**DOCUMENT TEXT:**
Arizona Republican censured by party over testimony on resisting Trump

Rusty Bowers testifies in a public hearing on 21 June.
Rusty Bowers testifies in a public hearing on 21 June. Photograph: Will Oliver/EPA

Rusty Bowers, the Arizona house speaker who testified to the January 6 committee about how he resisted Donald Trump’s attempt to overturn his defeat by Joe Biden in the sun belt state, has been formally censured by his own Republican party.

Kelli Ward, chair of the Arizona Republican party, said on Tuesday its “executive committee formally censured Rusty Bowers tonight – he is no longer a Republican in good standing and we call on Republicans to replace him at the ballot box in the August primary”.

Ward released a copy of the formal censure, which included “killing all meaningful election integrity bills” among Bowers’ alleged misdeeds and called on Arizona voters to “expel him permanently from office”.

Bowers testified to the House January 6 committee on 21 June. Discussing Trump’s claim that Bowers told him the Arizona election was “rigged”, Bowers said: “Anyone, anywhere, anytime I said the election was rigged, that would not be true.”

Bowers also recalled a conversation with Rudy Giuliani in which Trump’s personal lawyer, a key player in the attempt to prove mass electoral fraud, allegedly said: “We’ve got lots of theories but we just don’t have the evidence.”

Bowers also spoke about how his Christian faith motivated his defiance of Trump, and described threats made to his safety by Trump supporters while his daughter lay mortally ill.

Like Liz Cheney, one of two Republicans on the January 6 committee and its vice-chair, Bowers was given a Profile in Courage award for his resistance to Trump.

**MATERIAL PROVIDED:**
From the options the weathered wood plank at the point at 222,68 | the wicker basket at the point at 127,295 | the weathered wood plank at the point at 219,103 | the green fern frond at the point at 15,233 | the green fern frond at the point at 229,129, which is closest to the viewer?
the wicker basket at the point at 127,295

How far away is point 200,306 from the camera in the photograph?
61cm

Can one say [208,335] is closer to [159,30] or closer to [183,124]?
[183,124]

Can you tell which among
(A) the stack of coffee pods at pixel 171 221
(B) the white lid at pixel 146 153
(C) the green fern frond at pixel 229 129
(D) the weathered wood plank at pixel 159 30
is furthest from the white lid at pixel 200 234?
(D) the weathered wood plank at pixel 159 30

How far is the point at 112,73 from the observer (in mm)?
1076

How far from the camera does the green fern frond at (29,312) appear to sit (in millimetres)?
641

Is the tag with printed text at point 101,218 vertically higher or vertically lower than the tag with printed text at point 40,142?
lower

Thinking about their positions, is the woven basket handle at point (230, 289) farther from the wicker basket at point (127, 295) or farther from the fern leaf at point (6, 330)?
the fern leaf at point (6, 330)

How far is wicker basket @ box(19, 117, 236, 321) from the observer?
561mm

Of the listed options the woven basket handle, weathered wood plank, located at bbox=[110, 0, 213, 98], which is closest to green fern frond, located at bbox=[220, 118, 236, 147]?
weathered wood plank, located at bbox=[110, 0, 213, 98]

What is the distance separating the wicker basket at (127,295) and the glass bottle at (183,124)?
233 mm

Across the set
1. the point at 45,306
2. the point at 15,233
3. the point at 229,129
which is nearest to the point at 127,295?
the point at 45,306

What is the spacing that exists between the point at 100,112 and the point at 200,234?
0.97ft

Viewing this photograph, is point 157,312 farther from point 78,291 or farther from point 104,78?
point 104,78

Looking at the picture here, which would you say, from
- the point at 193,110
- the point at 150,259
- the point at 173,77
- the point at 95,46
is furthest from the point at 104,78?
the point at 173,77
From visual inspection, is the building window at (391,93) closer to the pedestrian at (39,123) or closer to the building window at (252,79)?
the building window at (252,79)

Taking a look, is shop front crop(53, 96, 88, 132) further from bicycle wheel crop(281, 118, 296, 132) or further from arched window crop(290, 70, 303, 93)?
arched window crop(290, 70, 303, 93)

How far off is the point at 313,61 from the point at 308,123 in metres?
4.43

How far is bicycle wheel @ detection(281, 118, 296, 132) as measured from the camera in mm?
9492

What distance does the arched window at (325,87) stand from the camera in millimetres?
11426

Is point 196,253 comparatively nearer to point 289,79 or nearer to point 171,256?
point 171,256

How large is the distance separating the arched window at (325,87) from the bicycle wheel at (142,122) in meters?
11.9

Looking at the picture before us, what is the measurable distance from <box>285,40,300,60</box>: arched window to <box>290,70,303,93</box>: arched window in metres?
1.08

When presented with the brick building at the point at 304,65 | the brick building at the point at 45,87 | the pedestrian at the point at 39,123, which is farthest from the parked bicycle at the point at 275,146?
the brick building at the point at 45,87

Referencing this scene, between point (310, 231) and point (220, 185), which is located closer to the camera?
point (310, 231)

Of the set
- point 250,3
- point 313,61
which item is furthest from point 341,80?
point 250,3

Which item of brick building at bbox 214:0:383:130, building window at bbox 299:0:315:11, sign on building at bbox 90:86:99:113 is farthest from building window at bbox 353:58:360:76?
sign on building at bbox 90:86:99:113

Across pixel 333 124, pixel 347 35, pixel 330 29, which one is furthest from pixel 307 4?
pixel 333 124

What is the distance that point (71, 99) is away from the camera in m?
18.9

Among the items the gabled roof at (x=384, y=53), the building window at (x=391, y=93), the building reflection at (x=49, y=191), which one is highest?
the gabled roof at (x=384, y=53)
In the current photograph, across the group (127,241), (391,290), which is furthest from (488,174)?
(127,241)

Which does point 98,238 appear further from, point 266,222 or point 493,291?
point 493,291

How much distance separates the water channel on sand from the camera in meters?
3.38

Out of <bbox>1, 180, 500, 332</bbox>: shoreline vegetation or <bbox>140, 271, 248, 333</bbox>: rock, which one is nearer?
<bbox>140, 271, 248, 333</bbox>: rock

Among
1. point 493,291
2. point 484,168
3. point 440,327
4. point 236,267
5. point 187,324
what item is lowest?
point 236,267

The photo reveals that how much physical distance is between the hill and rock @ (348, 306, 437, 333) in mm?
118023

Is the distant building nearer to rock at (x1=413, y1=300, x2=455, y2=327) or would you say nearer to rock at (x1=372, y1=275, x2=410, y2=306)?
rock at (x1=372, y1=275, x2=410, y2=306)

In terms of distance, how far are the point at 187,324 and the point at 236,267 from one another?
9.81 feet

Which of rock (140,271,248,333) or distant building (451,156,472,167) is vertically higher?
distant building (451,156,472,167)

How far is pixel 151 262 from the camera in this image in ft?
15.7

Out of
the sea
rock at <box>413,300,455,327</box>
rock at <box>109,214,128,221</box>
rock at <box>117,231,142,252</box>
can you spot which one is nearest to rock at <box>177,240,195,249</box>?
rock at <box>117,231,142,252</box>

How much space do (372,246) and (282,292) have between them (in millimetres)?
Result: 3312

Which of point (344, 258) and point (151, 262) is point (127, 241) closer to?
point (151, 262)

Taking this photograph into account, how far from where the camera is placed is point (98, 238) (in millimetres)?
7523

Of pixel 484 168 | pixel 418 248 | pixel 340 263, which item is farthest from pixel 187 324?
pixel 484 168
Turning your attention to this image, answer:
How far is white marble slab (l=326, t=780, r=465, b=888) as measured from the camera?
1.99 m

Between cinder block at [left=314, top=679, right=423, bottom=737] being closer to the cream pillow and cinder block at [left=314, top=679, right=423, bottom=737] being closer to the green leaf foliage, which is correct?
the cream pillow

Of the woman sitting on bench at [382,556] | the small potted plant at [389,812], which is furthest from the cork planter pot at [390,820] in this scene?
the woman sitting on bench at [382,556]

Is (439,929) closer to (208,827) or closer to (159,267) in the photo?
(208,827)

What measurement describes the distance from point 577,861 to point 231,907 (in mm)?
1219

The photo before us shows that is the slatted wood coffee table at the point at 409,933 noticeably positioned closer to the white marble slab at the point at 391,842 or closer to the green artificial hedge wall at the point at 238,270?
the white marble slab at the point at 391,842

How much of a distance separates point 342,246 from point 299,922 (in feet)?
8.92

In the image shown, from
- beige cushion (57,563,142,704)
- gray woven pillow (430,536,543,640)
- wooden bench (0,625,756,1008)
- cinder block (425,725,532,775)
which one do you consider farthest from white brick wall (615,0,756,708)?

**WORK ORDER 1:** According to the article on Rusty Bowers' censure, what award did Bowers receive for his resistance to Trump?
**WORK ORDER 2:** Summarize the article on Rusty Bowers' censure in two sentences.

**RESPONSE BOX 1:** A Profile in Courage award.

**RESPONSE BOX 2:** Rusty Bowers, the Arizona house speaker who told the January 6 committee how he resisted Donald Trump's attempt to overturn his defeat by Joe Biden, has been formally censured by the Arizona Republican party. The party's executive committee declared him no longer a Republican in good standing and called on voters to replace him in the August primary.